Cora turned around and saw Adam and Little Joe Cartwright walking across the room toward them. Right behind them were a teenage boy and young girl. She thought the children looked like her nephew Willie and niece Beth. She had only seen them a few times over the years back in Virginia. They were the children of her youngest sister Sarah. Cora wondered what they would be doing here, and why they would be with the Cartwrights? She also wondered about their Uncle Marty as she did not see him with them. Cora and Enos stood up as the Cartwrights and the children approached them.
“Willie and Beth?” Cora said.
The children both replied, “Hi, Aunt Cora.”

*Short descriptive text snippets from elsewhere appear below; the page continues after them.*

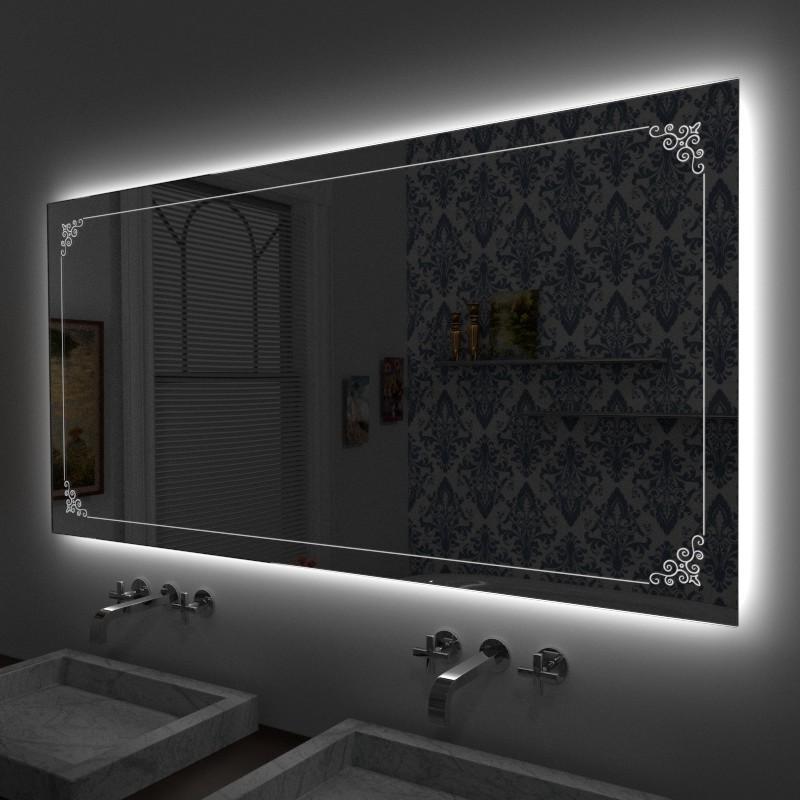 Specchio decorato online specchi decorativi specchi - Specchi bagno con led ...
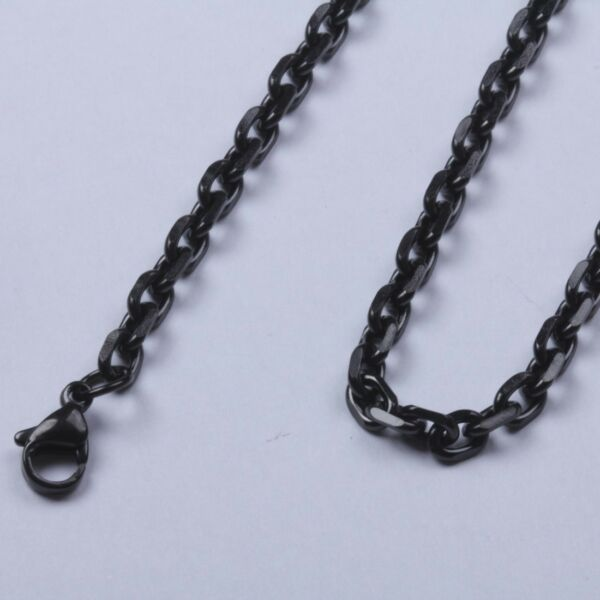 2.0mm 18quot; 40quot; Black Stainless Steel Cross Link Chain Necklace Sb102 USA Seller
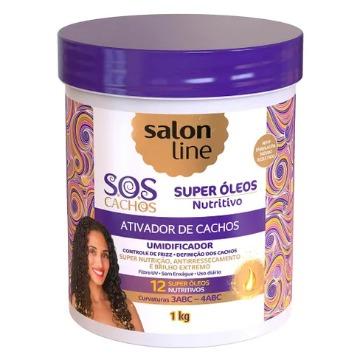 346826 Ativador De Cachos Salon Line Super Óleos Nutritivo S.O.S 1kg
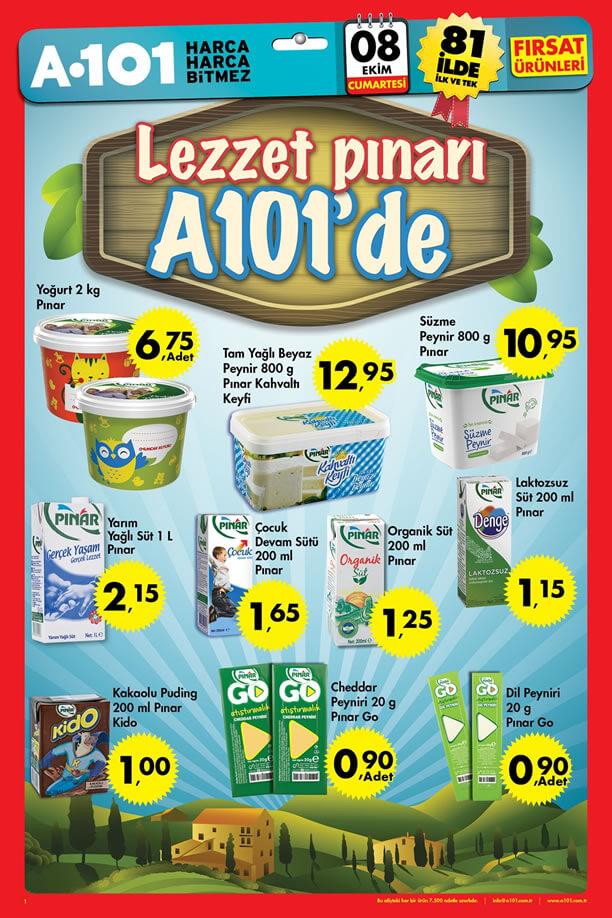 A101 8 Ekim 2016 Aktüel Ürünler Katalogu - Pınar Süt
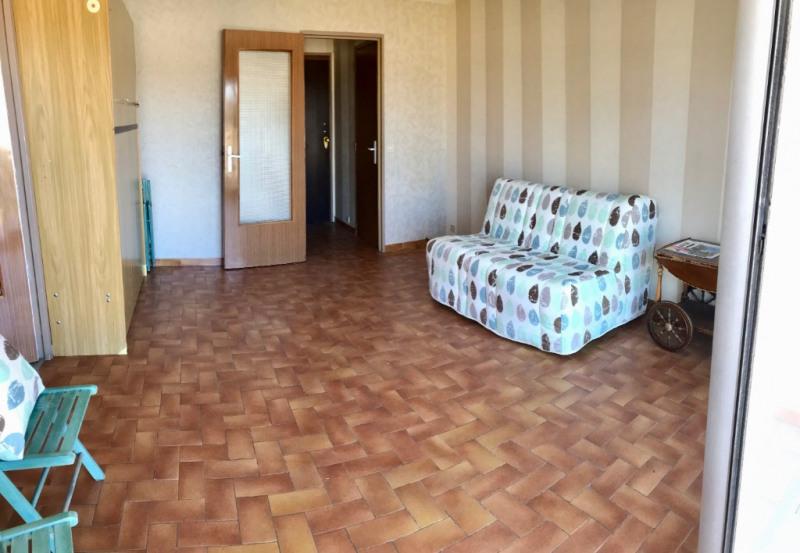 Vente appartement Carnon plage 98000€ - Photo 7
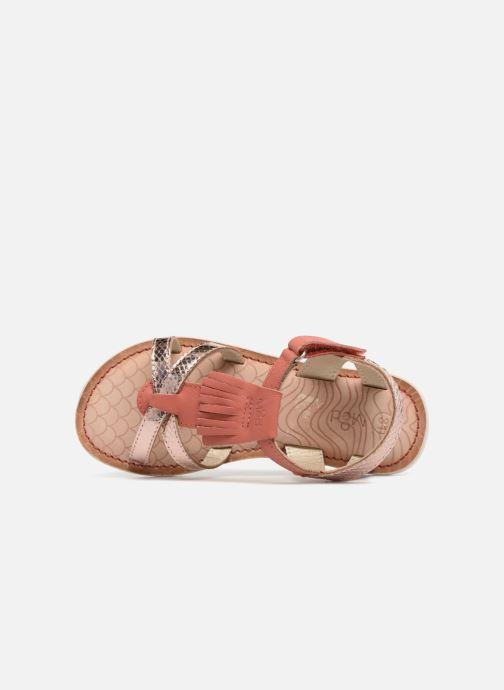 Sandales et nu-pieds Mod8 Shouette Rose vue gauche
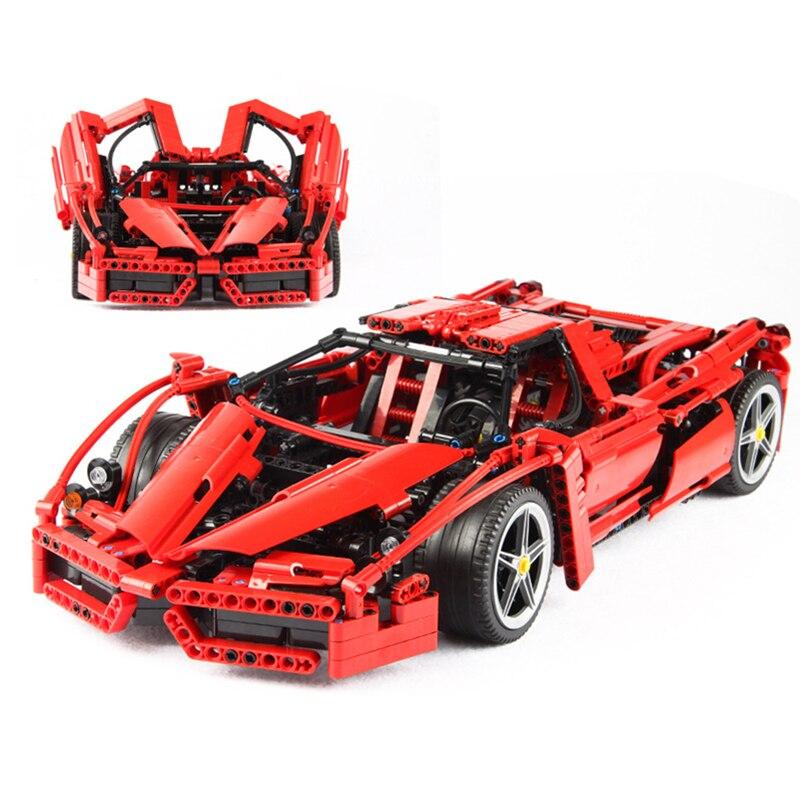 Bela 9186 Enzo 1:10 Modèle De Voiture Building Block Sets 1359 pcs Éducation Jigsaw DIY Construction Briques Cadeau bloc jouets 8653
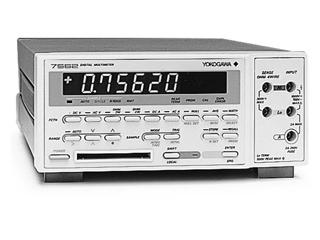 マルチメータ(デジタル) 7562-01-C-1(3a0591)
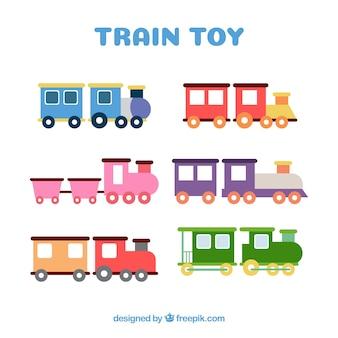 Toy trains set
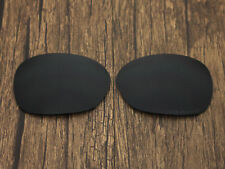 Polarized Sunglasses Replacement Lens For Pulse OO9198 Black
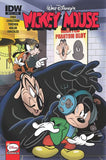 Mickey Mouse #2 VF/NM
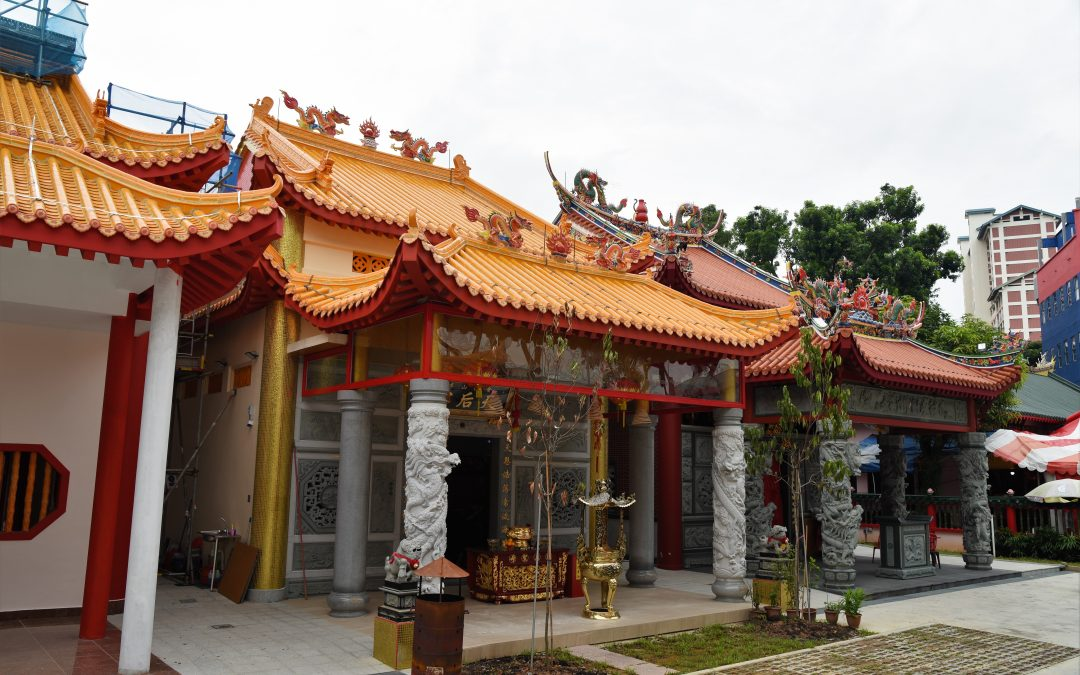 Thomson Combined Temples 汤申廟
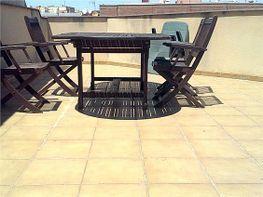 Ático en venta en La romànica en Sabadell - 296285187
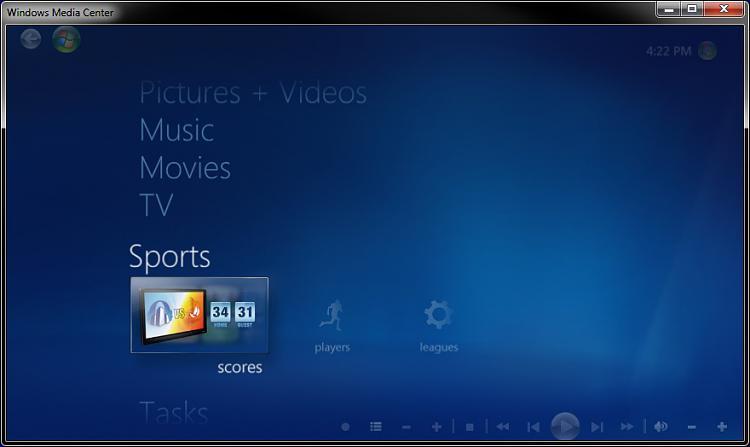 Windows Media Center - Recorded TV - Create Shortcut-sports.jpg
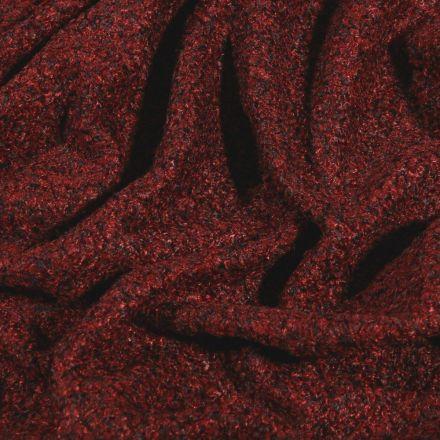 Tissu Lainage petites bouclettes Bordeaux - Par 10 cm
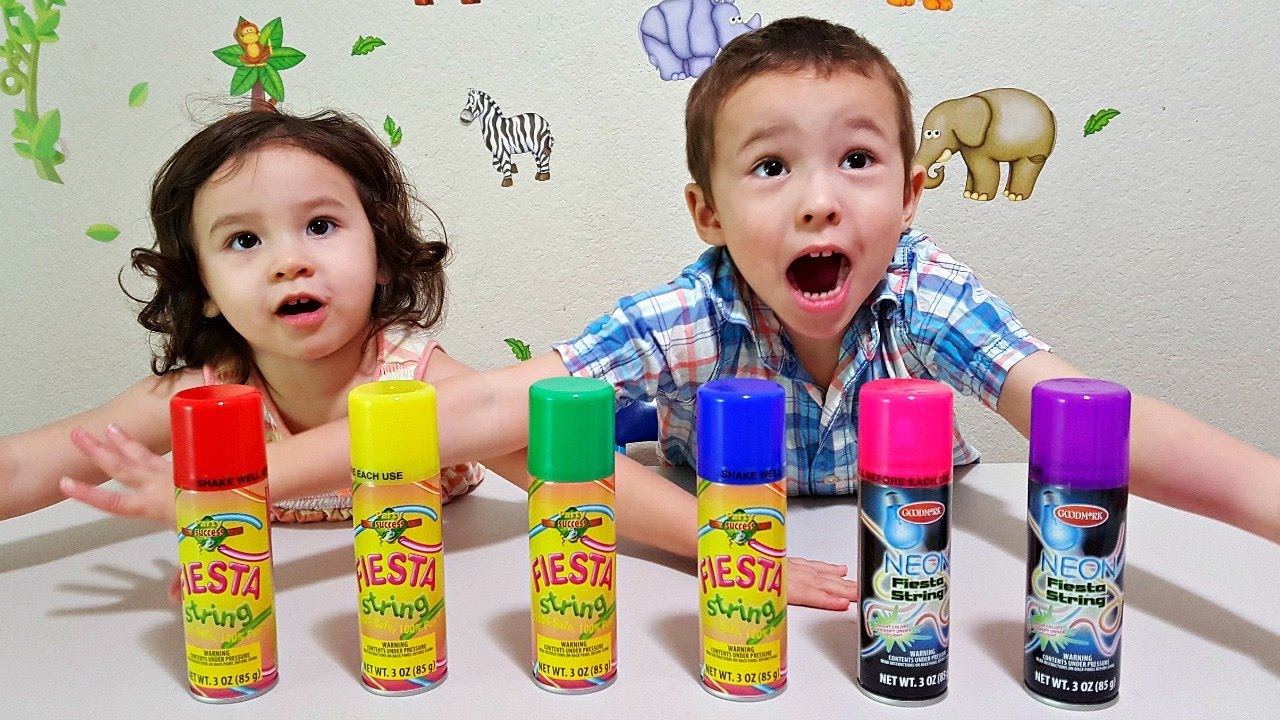 Colors for toddlers and babies - Learn Colors For Toddlers And Babies With Sillystring Kids Learning Colours With Fiesta String Toy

“What are you two doing here? We didn’t know you were coming. Where’s Marty?”
“He’s back in Virginia,” Willie answered. “He doesn’t know we’re here.”
“He doesn’t know you’re here?”
Beth replied, “No. He doesn’t want to celebrate Christmas and we want to.”
Cora thought about that for a moment. “He doesn’t want to celebrate Christmas? That’s no excuse for just taking off without leaving him a note about where you’re going. He’s probably worried sick about you.”
“We’re sorry,” Willie and Beth said.
“All right. How in the world did you two get here?”
“We took the stage,” Willie answered.
Beth added, “We told everyone we were seeing our aunt and uncle.”
Cora replied, “Well we need to wire Marty and let him know you two are here.”
Horrified looks crossed the children’s faces.
“But he won’t let us celebrate Christmas,” Beth protested.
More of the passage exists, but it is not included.